Tuesday, May 28, 2013

A Brief Review of AFP's "Acute Kidney Injury: A Guide to Diagnosis and Management"


Acute Kidney Injury: A Guide to Diagnosis and Management
MAHBOOB RAHMAN, MD, MS, Case Western Reserve University School of Medicine, Cleveland, Ohio, FARIHA SHAD, MD, Kaiser Permanente, Cleveland, Ohio, MICHAEL C. SMITH, MD, Case Western Reserve University School of Medicine, Cleveland, Ohio
Am Fam Physician. 2012 Oct 1;86(7):631-639.
http://www.aafp.org/afp/2012/1001/p631.pdf

     Acute kidney injury is a common inpatient problem, occurring in 7% of hospitalized patients and 33% of ICU patients.  Patients with acute injury have a higher chance of developing chronic injury in the future. Risk factors include age greater than 75 years, diabetes, heart failure, liver failure, or sepsis.  The patient will have an elevated creatinine and reduced urine output within a 48 hour period  Dialysis may be necessary.  The three categories of acute kidney injury are prerenal, intrinsic, and postrenal.
      Prerenal injury is due to some type of volume loss. The patient will have decreased intravascular volume or decreased arterial pressure, which leads to a reduced GFR.  FENa will less than 1%. FEurea will be less than 35% if the patient is on diuretics. Causes include heart failure, sepsis, vomiting or diarrhea. Medications that can cause prerenal kidney injury include ACEIs, ARBs, and NSAIDs. A patient may have signs of volume loss such as orthostatic hypertension, poor skin turgor, ascites (decrease intravascular, but increased extravascular), increased thirst, decreased fluid intake, heart disease or liver disease.
     Postrenal injury is due to some type of blockage after the urine leaves the kidney. It can be by an enlarged prostate, a neurogenic bladder, mass or a stone causing an obstruction. The patient may complain of hematuria, urgency, hesitancy, or bladder distention. Ultrasound should be done in this case to find or rule out the cause. 
     Intrinsic injury has to due with part of the anatomy of the kidney. The FENa should be greater than 2%. Intrinsic injury can be broken down into four parts: tubular, glomerular, interstitial, or vascular.

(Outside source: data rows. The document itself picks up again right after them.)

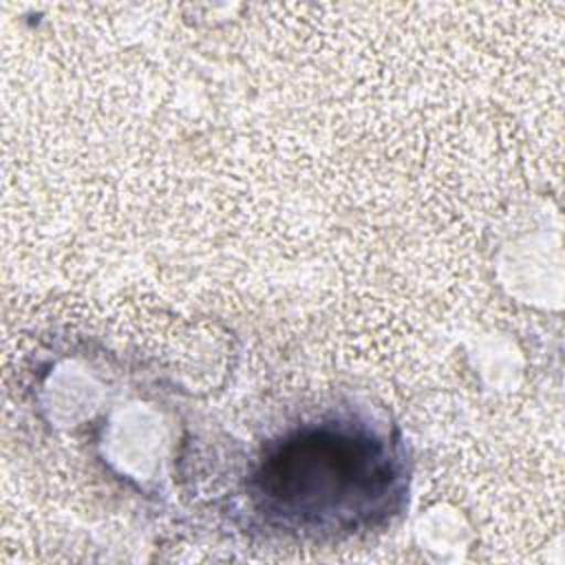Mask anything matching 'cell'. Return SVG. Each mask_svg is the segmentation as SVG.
I'll return each mask as SVG.
<instances>
[{
    "instance_id": "cell-1",
    "label": "cell",
    "mask_w": 565,
    "mask_h": 565,
    "mask_svg": "<svg viewBox=\"0 0 565 565\" xmlns=\"http://www.w3.org/2000/svg\"><path fill=\"white\" fill-rule=\"evenodd\" d=\"M380 441L344 428H307L280 441L256 472L265 510L302 525H324L366 512L391 483Z\"/></svg>"
}]
</instances>
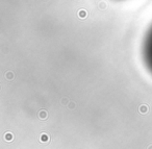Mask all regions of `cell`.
I'll list each match as a JSON object with an SVG mask.
<instances>
[{
    "mask_svg": "<svg viewBox=\"0 0 152 149\" xmlns=\"http://www.w3.org/2000/svg\"><path fill=\"white\" fill-rule=\"evenodd\" d=\"M39 117H40L41 119H46L47 118V112L46 111H41L40 113H39Z\"/></svg>",
    "mask_w": 152,
    "mask_h": 149,
    "instance_id": "obj_1",
    "label": "cell"
},
{
    "mask_svg": "<svg viewBox=\"0 0 152 149\" xmlns=\"http://www.w3.org/2000/svg\"><path fill=\"white\" fill-rule=\"evenodd\" d=\"M78 16L80 18H86L87 17V11H85V10H80V11L78 12Z\"/></svg>",
    "mask_w": 152,
    "mask_h": 149,
    "instance_id": "obj_2",
    "label": "cell"
},
{
    "mask_svg": "<svg viewBox=\"0 0 152 149\" xmlns=\"http://www.w3.org/2000/svg\"><path fill=\"white\" fill-rule=\"evenodd\" d=\"M4 138H5V140H7V141H12V140H13V134H12L11 132H7V134H5Z\"/></svg>",
    "mask_w": 152,
    "mask_h": 149,
    "instance_id": "obj_3",
    "label": "cell"
},
{
    "mask_svg": "<svg viewBox=\"0 0 152 149\" xmlns=\"http://www.w3.org/2000/svg\"><path fill=\"white\" fill-rule=\"evenodd\" d=\"M48 140H49L48 136H47L46 134H43L42 136H41V141H42V142H47Z\"/></svg>",
    "mask_w": 152,
    "mask_h": 149,
    "instance_id": "obj_4",
    "label": "cell"
},
{
    "mask_svg": "<svg viewBox=\"0 0 152 149\" xmlns=\"http://www.w3.org/2000/svg\"><path fill=\"white\" fill-rule=\"evenodd\" d=\"M147 106H146V105H142L141 107H140V112H141L142 114H145L146 112H147Z\"/></svg>",
    "mask_w": 152,
    "mask_h": 149,
    "instance_id": "obj_5",
    "label": "cell"
},
{
    "mask_svg": "<svg viewBox=\"0 0 152 149\" xmlns=\"http://www.w3.org/2000/svg\"><path fill=\"white\" fill-rule=\"evenodd\" d=\"M5 76H7V78H9V79L10 80H11V79H13V73H12V72H9V73H7V75H5Z\"/></svg>",
    "mask_w": 152,
    "mask_h": 149,
    "instance_id": "obj_6",
    "label": "cell"
},
{
    "mask_svg": "<svg viewBox=\"0 0 152 149\" xmlns=\"http://www.w3.org/2000/svg\"><path fill=\"white\" fill-rule=\"evenodd\" d=\"M68 107H69V109H74V107H75V103H74V102H69Z\"/></svg>",
    "mask_w": 152,
    "mask_h": 149,
    "instance_id": "obj_7",
    "label": "cell"
},
{
    "mask_svg": "<svg viewBox=\"0 0 152 149\" xmlns=\"http://www.w3.org/2000/svg\"><path fill=\"white\" fill-rule=\"evenodd\" d=\"M67 103H68V100L66 98H64L63 100H61V104L63 105H67Z\"/></svg>",
    "mask_w": 152,
    "mask_h": 149,
    "instance_id": "obj_8",
    "label": "cell"
},
{
    "mask_svg": "<svg viewBox=\"0 0 152 149\" xmlns=\"http://www.w3.org/2000/svg\"><path fill=\"white\" fill-rule=\"evenodd\" d=\"M148 149H152V145H150V146L148 147Z\"/></svg>",
    "mask_w": 152,
    "mask_h": 149,
    "instance_id": "obj_9",
    "label": "cell"
}]
</instances>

Acute tubular necrosis is either ischemic (hypotension) or nephrotoxic (drugs, contrast). It may also be from rhabdomyolysis (trauma). On UA, there may be renal tubular cells, tubular casts, or pigmented casts.  Glomerulonephritis is due to a systemic issue. Common causes are lupus, HCV, goodpasture's, HIV, and wegener's. It is a nephrotic syndrome so there will be heavy proteinuria, as well as RBC casts. Diagnosis of the specific cause may be done through biopsy, or other disease specific testing. Acute interstitial nephritis will produce WBC casts and eosinophils on UA. It is commonly caused by medication use, including antibiotics or PPIs. Patients may present with fever, rash or joint pain. Renal atheroembolic disease is the most common cause of vascular injury. The patient will be on anticoagulation. There may also be flank pain, recent trauma, recent vascular surgery, or recent vessel catheterization. 
     Hospitalized patients should have their volume status assessed and maintained on isotonic fluids, or diuretics if the patient is overloaded. Hypotensive patients may need vasopressors if it is severe. Hyperkalemic patients may need insulin and dextrose if it is above 6.5 mmol/L. Calcium gluconate may be added to reduce the risk of cardiac arrhythmias. Kayexalate has a role in hyperkalemia as well. Nephrotoxic medications should be discontinued, including metformin. Contrast media use should be avoided as well.  A conformational biopsy may be needed before treatment is started if the treatment itself is toxic. Patients may ultimately need dialysis if they have treatment refractory hyperkalemia, treatment refractory volume overload, uremic pericarditis, uremic pleuritis, encephalopathy, acidosis or intoxications form lithium or ethylene glycol.